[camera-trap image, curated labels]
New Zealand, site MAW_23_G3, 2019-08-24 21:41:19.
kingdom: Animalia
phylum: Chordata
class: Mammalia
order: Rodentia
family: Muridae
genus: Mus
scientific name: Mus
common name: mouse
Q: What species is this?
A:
○ ○ ○ ○ ○ ○ ○
Problem statement:
The required output is the exact run of lines from the one with "scientific name: Mus" through the final line of the entries.

Solution below:
scientific name: Mus
common name: mouse
Q: What species is this?
A:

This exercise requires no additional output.